Осеннее, по-азиатски теплое солнце приятно грело кожу, легкий ветерок обдувал вышку, не наряд, а курорт с кино. Я смотрел в мощный бинокль на мост «Дружба», по которому нескончаемой колонной шла военная техника. Дым от пыли и сгоревшей соляры стоял над колонной. Почти на всей технике были различные флаги, бойца сидели на технике или выглядывали в люки. На противоположном берегу постоянно барражировали один или несколько вертолетов, прикрывая вывод наших войск.

Смотря за всей этой армадой, меня взяла гордость за мощь и несокрушимость нашей армии. Хотя несокрушимость и непобедимость в Афганистане стояла под вопросом, где фактическим шла партизанская война. Наслушавшись около «афганских» разговоров, баек и сплетен, я понимал, что одолеть душманов не удалось. Больше гнали солдат и техники, больше становиться душманов и оружия, которое им поставляло США и Запад. Открытых армейских столкновений не было, а подлые вылазки духов становились чаще и кровавей. Они минировали дороги, делали многочисленные засады и планировали нападения на расквартированные подразделения. Число бессмысленных жертв с нашей стороны росло, и конца и края этому видно не было, так как против нас воевал народ, который не был сломлен никакими армия и колонизациями, включая Англию.

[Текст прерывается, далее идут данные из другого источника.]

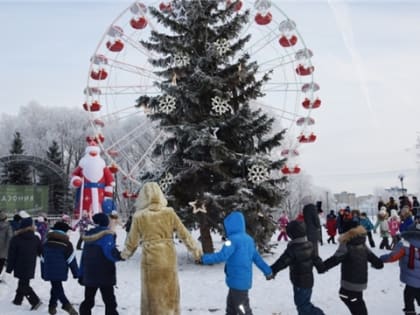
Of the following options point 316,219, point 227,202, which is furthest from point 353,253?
point 227,202

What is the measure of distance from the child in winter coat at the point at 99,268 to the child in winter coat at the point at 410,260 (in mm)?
3738

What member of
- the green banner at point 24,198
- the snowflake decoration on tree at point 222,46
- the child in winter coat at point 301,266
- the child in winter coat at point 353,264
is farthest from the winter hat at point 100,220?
the green banner at point 24,198

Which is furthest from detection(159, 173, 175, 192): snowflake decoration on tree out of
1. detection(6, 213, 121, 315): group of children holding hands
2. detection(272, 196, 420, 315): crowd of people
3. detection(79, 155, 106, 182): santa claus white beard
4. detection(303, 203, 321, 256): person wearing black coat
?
detection(79, 155, 106, 182): santa claus white beard

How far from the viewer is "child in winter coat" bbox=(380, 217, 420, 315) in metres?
6.52

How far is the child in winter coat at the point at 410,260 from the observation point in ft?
21.4

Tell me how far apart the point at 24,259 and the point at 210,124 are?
6.61 metres

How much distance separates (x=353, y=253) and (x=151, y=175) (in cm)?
840

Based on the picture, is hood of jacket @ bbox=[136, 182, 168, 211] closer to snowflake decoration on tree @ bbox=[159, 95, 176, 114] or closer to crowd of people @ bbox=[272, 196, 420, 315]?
crowd of people @ bbox=[272, 196, 420, 315]

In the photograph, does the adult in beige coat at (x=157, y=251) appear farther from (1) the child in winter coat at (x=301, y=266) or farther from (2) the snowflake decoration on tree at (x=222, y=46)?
(2) the snowflake decoration on tree at (x=222, y=46)

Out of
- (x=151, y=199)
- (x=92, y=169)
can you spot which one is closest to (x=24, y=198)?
(x=92, y=169)

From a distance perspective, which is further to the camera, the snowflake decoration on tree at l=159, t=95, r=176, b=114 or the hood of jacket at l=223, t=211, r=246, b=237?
the snowflake decoration on tree at l=159, t=95, r=176, b=114

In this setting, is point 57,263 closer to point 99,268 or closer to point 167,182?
point 99,268

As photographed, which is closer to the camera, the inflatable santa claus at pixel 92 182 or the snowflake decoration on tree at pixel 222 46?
the snowflake decoration on tree at pixel 222 46

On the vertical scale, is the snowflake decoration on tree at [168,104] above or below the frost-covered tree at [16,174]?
above
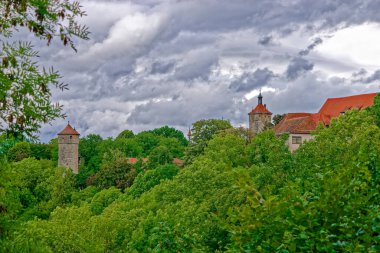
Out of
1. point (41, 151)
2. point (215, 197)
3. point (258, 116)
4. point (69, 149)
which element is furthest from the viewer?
point (41, 151)

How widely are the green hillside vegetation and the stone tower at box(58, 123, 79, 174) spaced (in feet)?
6.64

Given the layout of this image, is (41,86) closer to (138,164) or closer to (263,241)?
(263,241)

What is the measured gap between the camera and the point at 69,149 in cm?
9475

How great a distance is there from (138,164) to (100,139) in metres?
33.8

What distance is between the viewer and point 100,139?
368 feet

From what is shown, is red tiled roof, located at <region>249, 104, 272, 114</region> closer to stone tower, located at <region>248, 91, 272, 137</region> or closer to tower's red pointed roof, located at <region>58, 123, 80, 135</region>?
stone tower, located at <region>248, 91, 272, 137</region>

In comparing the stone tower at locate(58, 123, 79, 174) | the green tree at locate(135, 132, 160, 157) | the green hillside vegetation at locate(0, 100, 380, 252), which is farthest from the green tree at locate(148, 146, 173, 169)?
the green tree at locate(135, 132, 160, 157)

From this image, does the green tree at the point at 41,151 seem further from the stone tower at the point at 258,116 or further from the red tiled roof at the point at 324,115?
the red tiled roof at the point at 324,115

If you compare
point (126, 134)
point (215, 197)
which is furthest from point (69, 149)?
point (215, 197)

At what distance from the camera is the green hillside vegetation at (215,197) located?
8.26 metres

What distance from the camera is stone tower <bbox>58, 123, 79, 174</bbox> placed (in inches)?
3679

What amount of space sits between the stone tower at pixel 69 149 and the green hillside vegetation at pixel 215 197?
2023 millimetres

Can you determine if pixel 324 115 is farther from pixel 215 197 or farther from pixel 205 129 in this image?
pixel 215 197

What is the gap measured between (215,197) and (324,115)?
1728 inches
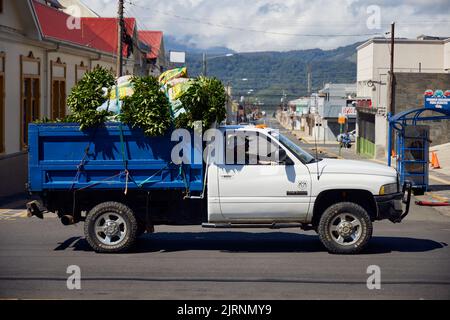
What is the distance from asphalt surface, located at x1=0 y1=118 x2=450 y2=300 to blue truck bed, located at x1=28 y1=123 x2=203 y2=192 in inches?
44.4

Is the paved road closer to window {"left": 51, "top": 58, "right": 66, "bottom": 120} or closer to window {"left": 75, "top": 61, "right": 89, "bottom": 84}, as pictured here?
window {"left": 51, "top": 58, "right": 66, "bottom": 120}

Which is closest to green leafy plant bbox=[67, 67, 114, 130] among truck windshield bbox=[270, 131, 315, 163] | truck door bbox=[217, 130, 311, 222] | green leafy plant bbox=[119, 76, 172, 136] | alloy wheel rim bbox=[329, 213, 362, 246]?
green leafy plant bbox=[119, 76, 172, 136]

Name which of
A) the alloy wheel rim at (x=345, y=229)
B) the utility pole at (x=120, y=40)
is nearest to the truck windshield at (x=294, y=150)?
the alloy wheel rim at (x=345, y=229)

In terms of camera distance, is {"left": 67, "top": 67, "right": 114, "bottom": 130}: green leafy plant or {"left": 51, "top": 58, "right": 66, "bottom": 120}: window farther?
{"left": 51, "top": 58, "right": 66, "bottom": 120}: window

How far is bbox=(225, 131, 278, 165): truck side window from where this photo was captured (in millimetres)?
12094

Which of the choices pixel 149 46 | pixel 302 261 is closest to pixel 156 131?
pixel 302 261

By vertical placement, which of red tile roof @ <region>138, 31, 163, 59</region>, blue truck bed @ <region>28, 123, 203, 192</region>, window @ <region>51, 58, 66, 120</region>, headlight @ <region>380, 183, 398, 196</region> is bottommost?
headlight @ <region>380, 183, 398, 196</region>

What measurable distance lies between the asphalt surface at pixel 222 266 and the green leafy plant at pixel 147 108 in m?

Все это не вкладывалось в моем сознании, так как я помнил, что в столкновении с любым ополчением, с бандитами, повстанцами, победу, в конце концов, всегда одерживает регулярная армия. Это как проверенный тезис, доказанный бунтами Пугачева и Разина, имевшими повсеместную поддержку среди населения и все же утопленными в крови. Регулярная армия, этот бездушное устройство, металлический строй дисциплинированных роботов, свобода и индивидуальность каждого из которых сведена минимуму, побеждает все на своем пути. И никакой подвиги свободных бунтарей не помогут сломить строй регулярных воинских частей. Что случилось в Афганистане не понятно.

Перевел бинокль на противоположный берег Амударьи, который был как на ладони. Видно было даже тихое шевеление камыша и прыгающих мелких пташек на деревьях. Я смотрел на территорию Афганистана и думал о том, как он близко и одновременно далеко. Как территориально, так и духовно. Озлобленность войной, разные мировоззрения, религии разделяли нас огромной пропастью. Так, предавшись своим бесхитростным мыслям 19-го юноши, я водил биноклем по противоположному берегу,

Болтая ногами, всматриваюсь в чужую территорию. Глубоко вздохнул и попробовал воздух на вкус. Еще секунду назад он был такой чистый и свежий сейчас горчил и вонял… Посмотрел в сторону группы деревьев и …. увидел душмана, смотрящего на меня сквозь оптический прицел. Настоящий маджахед, разглядывающий меня в прицел винтовки. В висках тут же застучало, ноги одеревенели – щас бородач нажмет на курок и кино закончится. Взвизгнув как сойка, схватил автомат и метнулся на другую сторону вышки, солдаты вскочили и уставились на меня, перепуганного от ушей до пяток.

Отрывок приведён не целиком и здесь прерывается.